● Problema 1:
Responde según el fragmento sobre el sistema político:
(a) ¿En qué año se llenó la Plaza de la Constitución?
(b) ¿Qué gobierno fue derrocado?
(c) ¿Qué es el Congreso según la última oración?
● Problema 2: Retoma el fragmento sobre el sistema político y sigue escribiéndolo a partir de su última oración.

● Fragmento del documento:

* * * *

Somos ingenuos si creemos que los que más se benefician del sistema están dispuestos a reformarlo. La historia es clara: el cambio político rara vez nace desde arriba. En 2015, miles de nosotros —jóvenes, familias, indígenas y trabajadores— inundamos la Plaza de la Constitución. Unidos en un solo grito de “¡basta!”, conseguimos derrocar al gobierno del Partido Patriota. Por un momento, la esperanza brilló. Pero el sistema permaneció intacto. La indignación se apagó, la esperanza se desvaneció y la corrupción persistió. La elección siguiente nos devolvió al mismo círculo vicioso. Hoy la realidad es crónica: un Congreso blindado, partidos capturados y una ciudadanía excluida.
El Congreso es ahora un nido de cúpulas corruptas, blindado por un sistema electoral podrido.

* * * *

● Registros proporcionados:
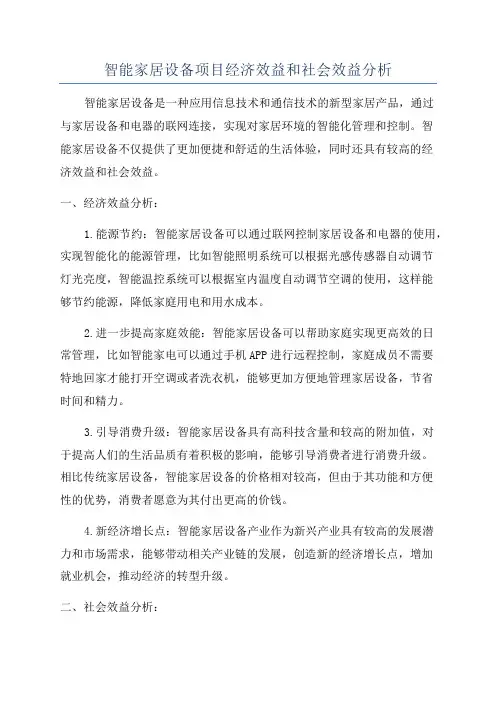 智能家居设备项目经济效益和社会效益分析

智能家居设备是一种应用信息技术和通信技术的新型家居产品，通过与家居设备和电器的联网连接，实现对家居环境的智能化管理和控制。智能家居设备不仅提供了更加便捷和舒适的生活体验，同时还具有较高的经济效益和社会效益。

一、经济效益分析：

1.能源节约：智能家居设备可以通过联网控制家居设备和电器的使用，实现智能化的能源管理，比如智能照明系统可以根据光感传感器自动调节灯光亮度，智能温控系统可以根据室内温度自动调节空调的使用，这样能够节约能源，降低家庭用电和用水成本。

2.进一步提高家庭效能：智能家居设备可以帮助家庭实现更高效的日常管理，比如智能家电可以通过手机APP进行远程控制，家庭成员不需要特地回家才能打开空调或者洗衣机，能够更加方便地管理家居设备，节省时间和精力。

3.引导消费升级：智能家居设备具有高科技含量和较高的附加值，对于提高人们的生活品质有着积极的影响，能够引导消费者进行消费升级。相比传统家居设备，智能家居设备的价格相对较高，但由于其功能和方便性的优势，消费者愿意为其付出更高的价钱。

4.新经济增长点：智能家居设备产业作为新兴产业具有较高的发展潜力和市场需求，能够带动相关产业链的发展，创造新的经济增长点，增加就业机会，推动经济的转型升级。

二、社会效益分析：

* * * *

● Respuesta del ejercicio 1:
(a) En 2015.
(b) El gobierno del Partido Patriota.
(c) Un nido de cúpulas corruptas, blindado por un sistema electoral podrido.

● Respuesta del ejercicio 2:
Otros países demuestran que el cambio es posible. En Colombia, las protestas lograron el voto preferencial y la “silla vacía” para castigar a los corruptos. En Ecuador, las movilizaciones indígenas forzaron listas semiabiertas y auditorías estrictas. En Chile, las marchas estudiantiles acabaron con un sistema binominal y abrieron espacios a mujeres, jóvenes y minorías. Esos pueblos no esperaron favores del poder: salieron a las calles y conquistaron su democracia. Lo hicieron con persistencia, organización y valor. Guatemala también puede.
La corrupción se alimenta de nuestro silencio. Es hora de alzar la voz como en 2015. Exijamos listas abiertas para elegir personas y no cúpulas, financiamiento transparente, auditorías en tiempo real y participación efectiva para mujeres, jóvenes e indígenas. Usemos redes sociales para convocar, apoyémonos en medios independientes para difundir la verdad y lleguemos por miles frente al Congreso. Cada marcha pacífica rompe un cerrojo. Cada voz que se alza resquebraja el muro de la impunidad. Cada ciudadano que exige construye democracia.
Las elecciones de 2027 son cruciales. Si no actuamos, enfrentaremos más derrumbes, más inseguridad y más promesas incumplidas. Los diputados, financistas y cúpulas resistirán con desinformación, mentiras y amenazas. Pero los buenos somos más y no necesitamos un caudillo, sino un pueblo unido. La libertad no se mendiga: ¡se conquista! Y Guatemala está lista para reconquistar su derecho a elegir.